--- BEGIN ---

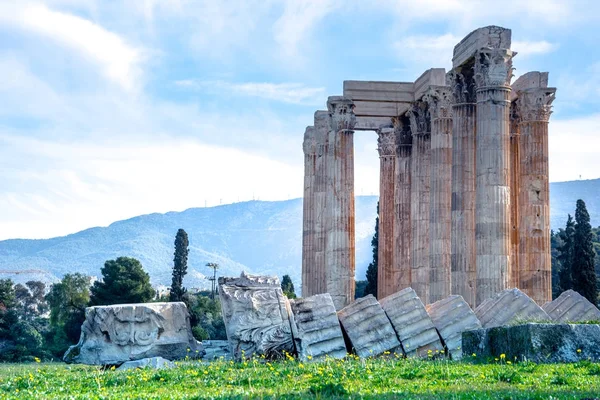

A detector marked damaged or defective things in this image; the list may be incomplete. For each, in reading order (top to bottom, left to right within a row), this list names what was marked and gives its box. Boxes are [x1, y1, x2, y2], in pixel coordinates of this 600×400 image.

broken marble slab [64, 304, 202, 366]
broken marble slab [219, 272, 296, 362]
broken marble slab [290, 292, 346, 360]
broken marble slab [336, 296, 400, 358]
broken marble slab [382, 290, 442, 358]
broken marble slab [424, 294, 480, 360]
broken marble slab [476, 290, 552, 330]
broken marble slab [540, 290, 600, 324]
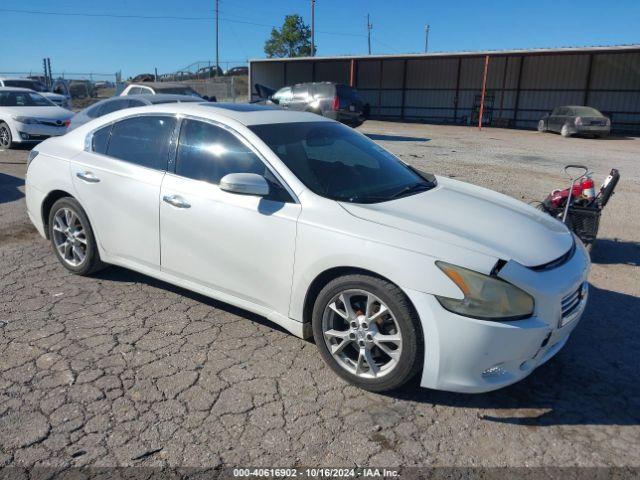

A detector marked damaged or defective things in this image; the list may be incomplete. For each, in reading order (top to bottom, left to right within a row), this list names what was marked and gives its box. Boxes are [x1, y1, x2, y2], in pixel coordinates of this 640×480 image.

cracked asphalt [0, 123, 636, 468]
cracked headlight lens [436, 260, 536, 320]
damaged headlight [436, 260, 536, 320]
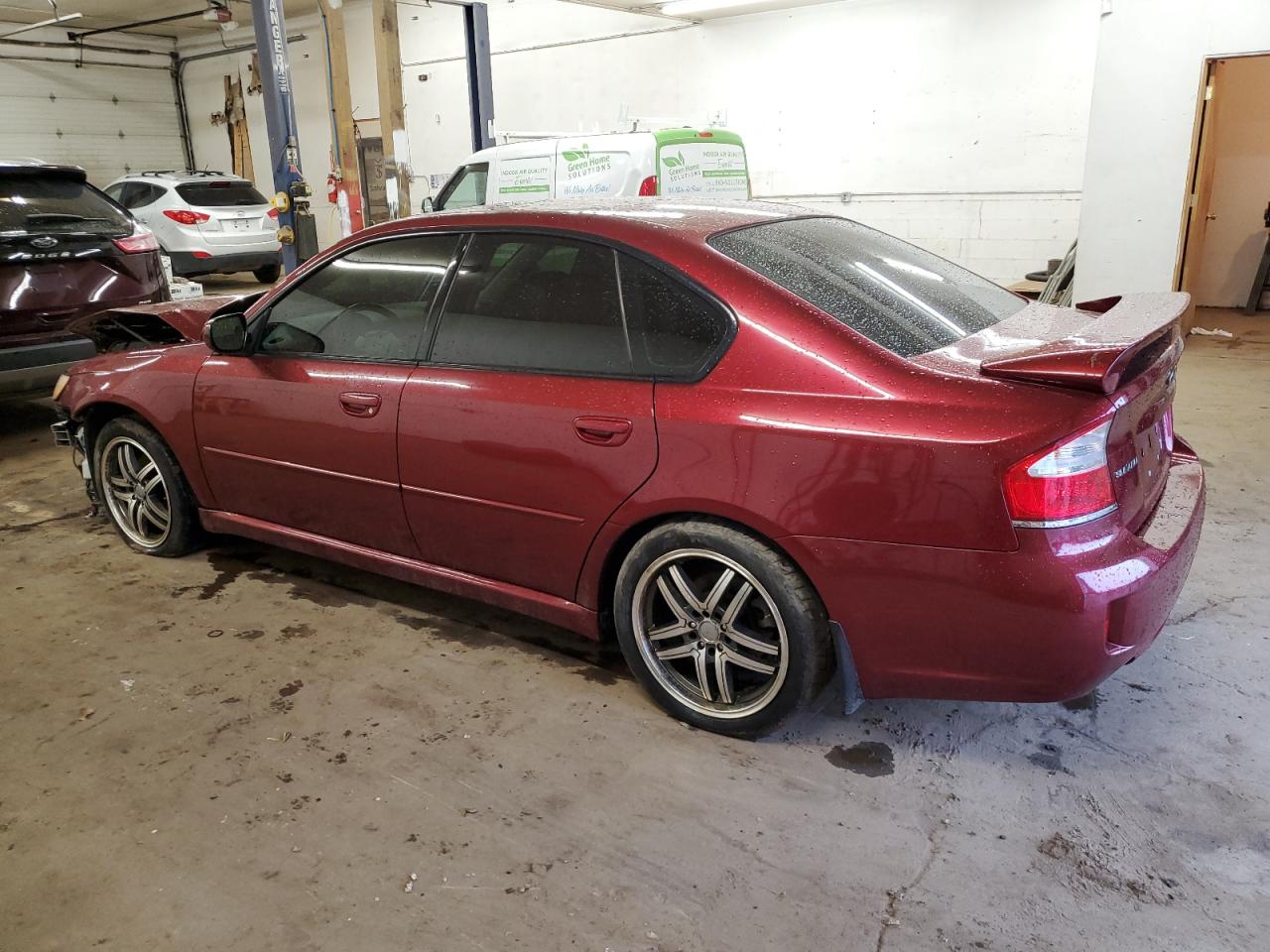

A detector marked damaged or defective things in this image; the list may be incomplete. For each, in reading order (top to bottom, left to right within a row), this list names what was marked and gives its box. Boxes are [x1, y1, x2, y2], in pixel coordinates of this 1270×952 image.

damaged front bumper [49, 411, 98, 515]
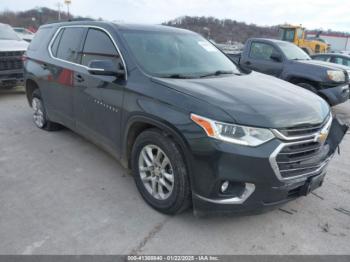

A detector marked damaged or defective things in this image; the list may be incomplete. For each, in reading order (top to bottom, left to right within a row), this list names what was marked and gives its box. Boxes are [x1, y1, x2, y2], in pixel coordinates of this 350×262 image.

damaged vehicle [0, 22, 28, 88]
damaged vehicle [228, 38, 348, 106]
damaged vehicle [23, 22, 348, 215]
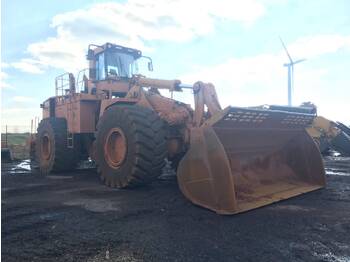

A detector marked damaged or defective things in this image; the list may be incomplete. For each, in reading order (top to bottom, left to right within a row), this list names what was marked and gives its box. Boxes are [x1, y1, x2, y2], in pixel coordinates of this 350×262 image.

rusty bucket [176, 106, 326, 215]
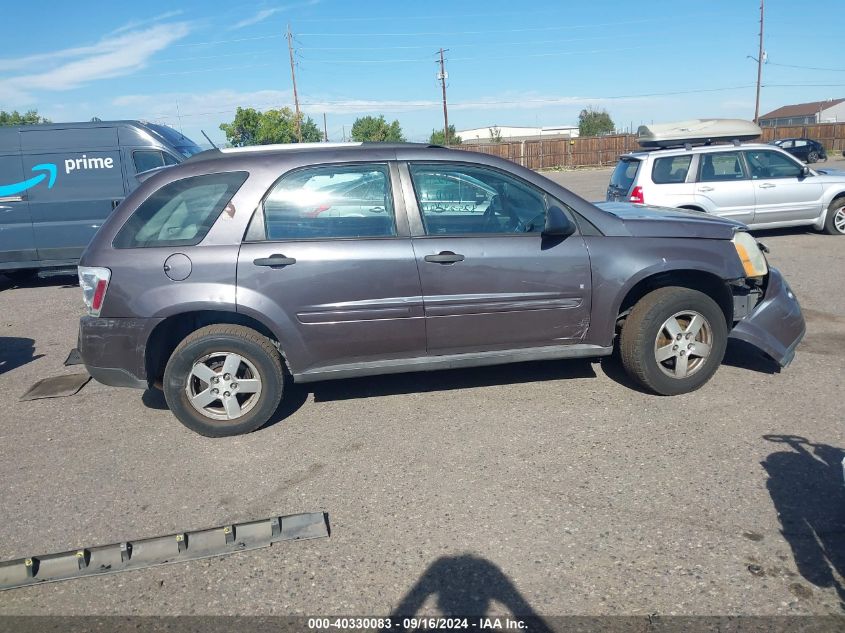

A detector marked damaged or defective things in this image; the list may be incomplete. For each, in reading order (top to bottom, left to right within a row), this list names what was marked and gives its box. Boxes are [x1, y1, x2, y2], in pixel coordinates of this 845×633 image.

damaged front bumper [724, 266, 804, 366]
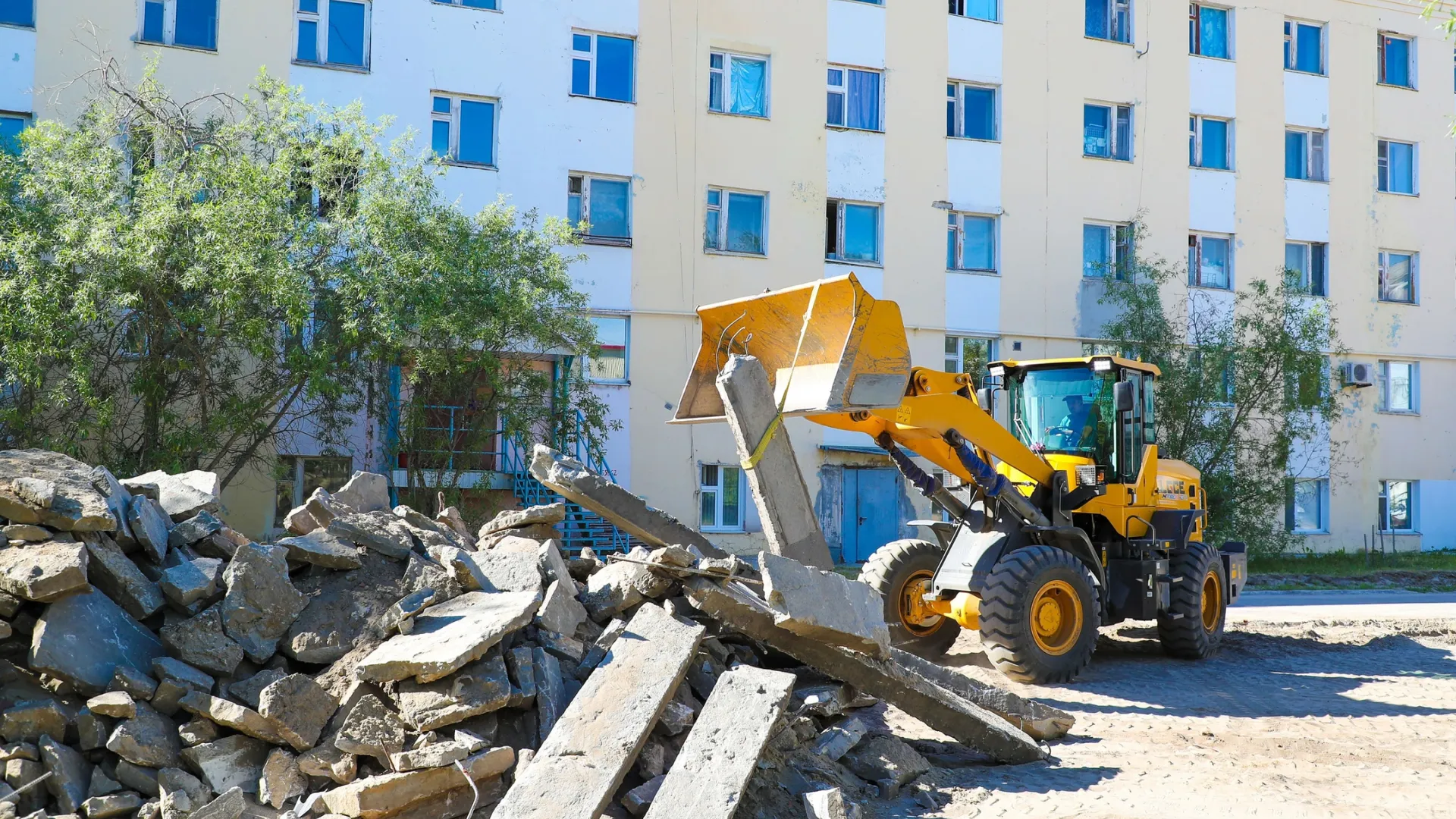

--- END ---

## Given request
Reproduce the listing lines from the one containing "this 640×480 image." through the one containing "cracked asphalt [0, 123, 636, 468]", including both of those lines.

## Result of the task
A detector marked damaged or defective things in this image; the list may be incomplete. For each, in reading order (top to bottom, left to right within a row), this list names what was marked and gives its box. Boxes are [x1, y1, x2, y2], in pixel coordinates of this 640×480 image.

cracked asphalt [0, 123, 636, 468]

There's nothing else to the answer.